Here’s a collection of highlights, selected totally subjectively, from this week’s HPC news stream as reported at insideHPC.com and HPCwire.
>>10 words and a link
In odd move, Sun changes ticker symbol to JAVA;
http://insidehpc.com/2007/08/27/get-your-java-today/
NITRD soliciting comment on federal networking research plan;
http://insidehpc.com/2007/08/27/federal-networking-plan-wants-your-comments/
Researchers build foundation for photo-transistors;
http://insidehpc.com/2007/08/28/researchers-build-foundation-for-photo-transistors/
Startup offers up to 500 GB of network attached cache;
http://insidehpc.com/2007/08/28/gear6-500-gb-of-memory-attached-storage/
Purdue studies undergraduate parallel programming;
http://insidehpc.com/2007/08/28/purdue-to-study-undergraduate-parallel-programming/
Intel readies 3 Penryns sporting 1600MHz FSBs;
http://insidehpc.com/2007/08/30/this-little-penryn-goes-to-market/
>>AMD announces ISA extensions for HPC
AMD has announced they’re adding new instruction set extensions designed to improve performance in HPC, multimedia, and security apps.

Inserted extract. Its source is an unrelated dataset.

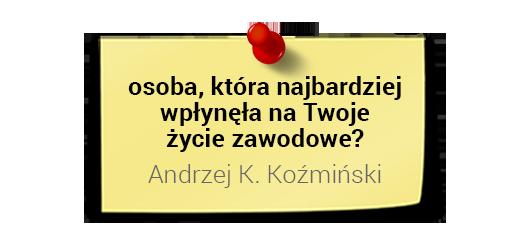 Kto wpłynął nażycie zawodowe prof.Dariusza Jemielniaka?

The extensions, called SSE5, evolve the Streaming SIMD Extensions introduced originally in 1999. Although AMD is making the specification available starting today to foster a dialogue with developers, they won’t appear in product until AMD’s Bulldozer core is available in 2009. (Really? Bulldozer?)
The Register dug into the spec a little (http://www.theregister.co.uk/2007/08/30/amd_sse5/):
For one, AMD will follow the RISC crowd with support for 3-Operand Instructions — up from two. So, unlike in the past where you would do A plus B and then have to store the result of the operation in A or B, developers can now store the result in a third location. This should reduce the total number of instructions needed to perform certain tasks and require less effort on the part of developers to keep track of registers.

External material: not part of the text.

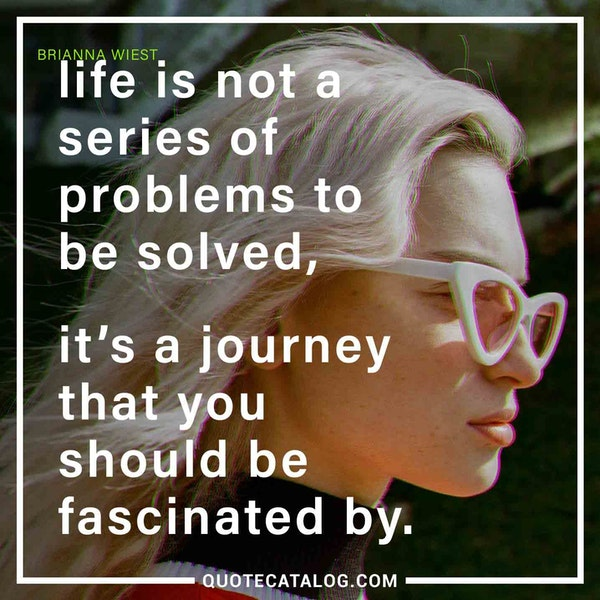 Life is not a series of problems to be solved, it's a journey that you should be fascinated by.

The support for 3-Operand Instructions allows AMD to roll out a “fused multiply accumulate” instruction as well. This melds multiplication and addition to permit “iterative calculations with one instruction.”
Read the spec for yourself at http://developer.amd.com/sse5.jsp.
>>Coming soon to Omaha: 9,200 core dual boot cluster
The University of Nebraska at Omaha is building a new supercomputer. According to ClusterMonkey (http://www.clustermonkey.net//content/view/209/2/), the machine is reported to have 1,151 Dell servers with dual-socket Barcelonas for a total of over 9,200 cores. The system is slated to be a dual boot system offering both Linux and Windows CCS. More at http://insidehpc.com/2007/08/29/coming-soon-to-omaha-9200-core-dual-boot-cluster/.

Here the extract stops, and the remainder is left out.